(Source data)
════════════════════

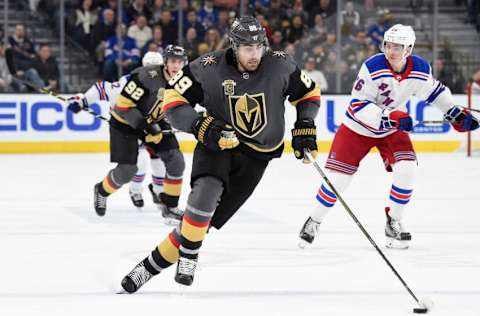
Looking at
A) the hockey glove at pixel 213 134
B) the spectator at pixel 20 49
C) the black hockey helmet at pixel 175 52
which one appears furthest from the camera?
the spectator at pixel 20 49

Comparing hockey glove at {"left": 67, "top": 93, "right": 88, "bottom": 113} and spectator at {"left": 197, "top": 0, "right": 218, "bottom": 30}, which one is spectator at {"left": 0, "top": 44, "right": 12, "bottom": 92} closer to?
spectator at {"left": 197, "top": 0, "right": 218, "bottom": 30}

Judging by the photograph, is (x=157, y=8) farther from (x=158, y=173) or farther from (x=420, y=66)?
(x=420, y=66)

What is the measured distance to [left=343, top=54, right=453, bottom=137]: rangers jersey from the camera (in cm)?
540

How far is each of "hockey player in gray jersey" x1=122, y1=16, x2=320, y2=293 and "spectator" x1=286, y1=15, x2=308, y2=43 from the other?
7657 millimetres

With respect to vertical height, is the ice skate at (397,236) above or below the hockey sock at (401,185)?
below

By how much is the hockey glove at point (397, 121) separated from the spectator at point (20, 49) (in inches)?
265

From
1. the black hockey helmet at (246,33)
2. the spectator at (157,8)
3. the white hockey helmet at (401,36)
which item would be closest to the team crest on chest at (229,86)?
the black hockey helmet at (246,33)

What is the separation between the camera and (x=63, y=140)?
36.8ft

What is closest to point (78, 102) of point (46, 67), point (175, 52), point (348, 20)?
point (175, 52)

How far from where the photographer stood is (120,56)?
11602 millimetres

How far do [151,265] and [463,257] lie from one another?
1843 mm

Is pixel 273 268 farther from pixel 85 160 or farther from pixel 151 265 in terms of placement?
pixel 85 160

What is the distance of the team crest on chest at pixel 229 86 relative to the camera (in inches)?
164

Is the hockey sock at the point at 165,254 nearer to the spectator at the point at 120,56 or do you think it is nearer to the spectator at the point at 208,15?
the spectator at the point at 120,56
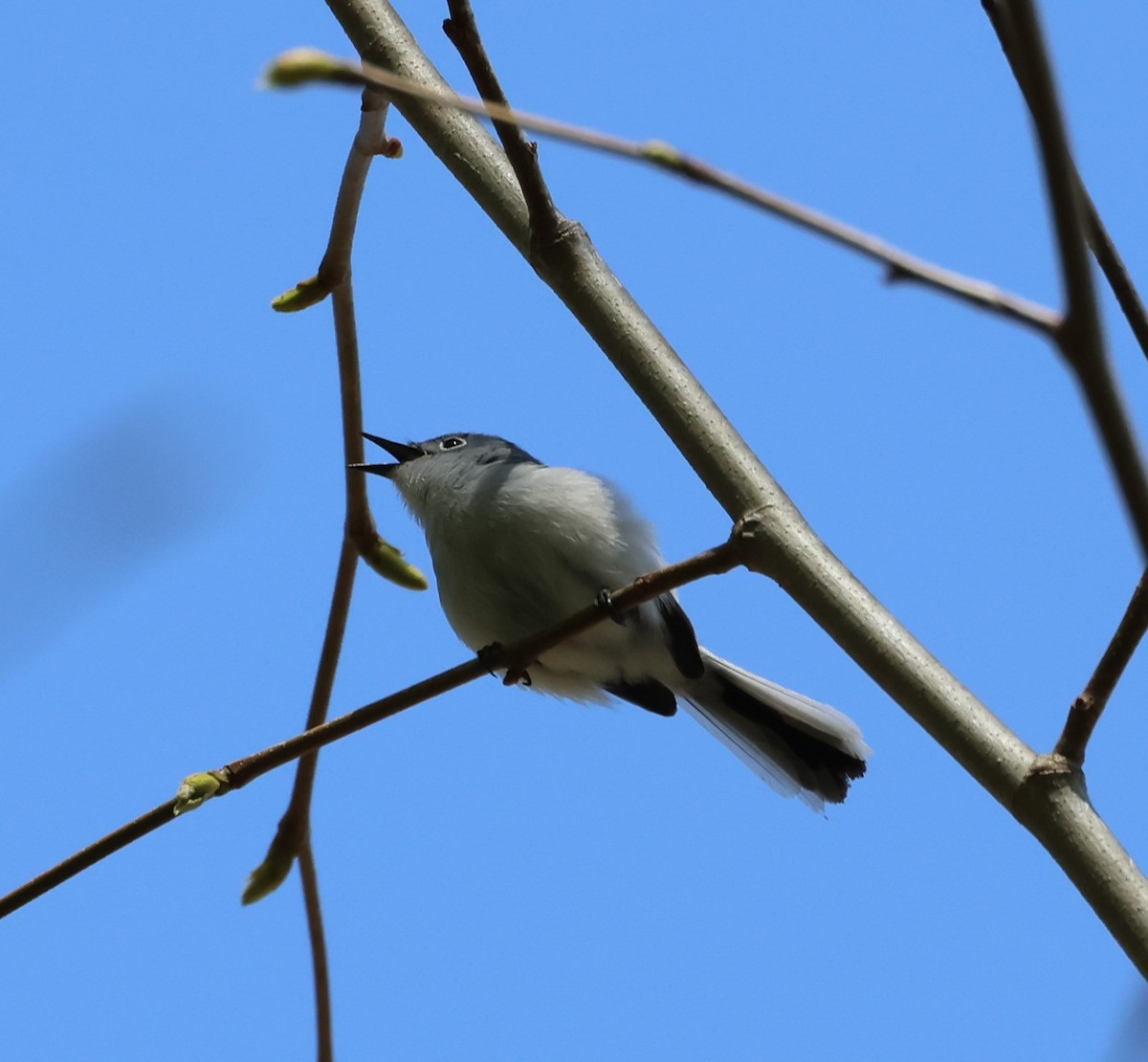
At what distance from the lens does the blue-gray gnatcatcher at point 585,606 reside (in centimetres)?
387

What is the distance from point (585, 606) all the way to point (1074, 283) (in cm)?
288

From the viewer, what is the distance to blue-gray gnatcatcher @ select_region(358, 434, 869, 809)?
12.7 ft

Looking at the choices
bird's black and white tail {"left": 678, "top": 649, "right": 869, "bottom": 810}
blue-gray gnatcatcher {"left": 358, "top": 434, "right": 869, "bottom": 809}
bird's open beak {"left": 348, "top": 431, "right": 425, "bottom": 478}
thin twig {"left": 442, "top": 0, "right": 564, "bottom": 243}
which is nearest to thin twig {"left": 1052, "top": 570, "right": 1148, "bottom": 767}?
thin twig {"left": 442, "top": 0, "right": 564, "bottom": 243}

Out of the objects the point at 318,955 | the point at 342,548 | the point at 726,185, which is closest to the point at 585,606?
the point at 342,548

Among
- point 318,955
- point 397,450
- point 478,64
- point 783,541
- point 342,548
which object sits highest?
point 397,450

════════════════════

◆ **INSTRUCTION**
Copy out each line word for word, please, skipping the images.

◆ **EXERCISE SOLUTION**
Looking at
A) the hockey glove at pixel 213 134
B) the spectator at pixel 20 49
C) the black hockey helmet at pixel 175 52
which one appears furthest from the camera?
the spectator at pixel 20 49

Comparing hockey glove at {"left": 67, "top": 93, "right": 88, "bottom": 113} and spectator at {"left": 197, "top": 0, "right": 218, "bottom": 30}, which one is spectator at {"left": 0, "top": 44, "right": 12, "bottom": 92} closer to?
spectator at {"left": 197, "top": 0, "right": 218, "bottom": 30}

Judging by the photograph, is (x=157, y=8) farther from (x=158, y=173) or farther from (x=420, y=66)?
(x=420, y=66)

What is the measured distance to [left=343, top=54, right=453, bottom=137]: rangers jersey from the camera (in cm)?
540

How far is each of "hockey player in gray jersey" x1=122, y1=16, x2=320, y2=293 and "spectator" x1=286, y1=15, x2=308, y2=43 from the other?
7657 millimetres

With respect to vertical height, is the ice skate at (397,236) above or below the hockey sock at (401,185)?
below

By how much is the hockey glove at point (397, 121) separated from the spectator at point (20, 49) (in inches)?
265

From
1. the black hockey helmet at (246,33)
2. the spectator at (157,8)
3. the white hockey helmet at (401,36)
which item would be closest to the team crest on chest at (229,86)?
the black hockey helmet at (246,33)

What is the separation between the camera and (x=63, y=140)?
36.8ft

What is closest to point (78, 102) of point (46, 67), point (175, 52), point (348, 20)?
point (175, 52)

How far from where the photographer stood is (120,56)?
11602 millimetres

How far do [151,265] and [463,257] lie from one another?
1843 mm

Is pixel 273 268 farther from pixel 85 160 or farther from pixel 151 265 in terms of placement?
pixel 85 160

What is the distance of the team crest on chest at pixel 229 86 relative to the camera (in inches)?
164

Is the hockey sock at the point at 165,254 nearer to the spectator at the point at 120,56 or do you think it is nearer to the spectator at the point at 208,15?
the spectator at the point at 120,56
At what distance from the lens does the blue-gray gnatcatcher at point 585,606 reside (in centimetres)?
387

What is the distance from point (585, 606) all the way to point (1074, 283) (in cm)?
288

From the viewer, what is the distance to blue-gray gnatcatcher @ select_region(358, 434, 869, 809)?
12.7 ft

Looking at the choices
bird's black and white tail {"left": 678, "top": 649, "right": 869, "bottom": 810}
blue-gray gnatcatcher {"left": 358, "top": 434, "right": 869, "bottom": 809}
bird's open beak {"left": 348, "top": 431, "right": 425, "bottom": 478}
thin twig {"left": 442, "top": 0, "right": 564, "bottom": 243}
which is nearest to thin twig {"left": 1052, "top": 570, "right": 1148, "bottom": 767}?
thin twig {"left": 442, "top": 0, "right": 564, "bottom": 243}

Out of the objects the point at 318,955 | the point at 342,548 | the point at 726,185, which is closest to the point at 585,606?
the point at 342,548

Among
- point 318,955
- point 397,450
- point 478,64
- point 783,541
- point 342,548
which object sits highest?
point 397,450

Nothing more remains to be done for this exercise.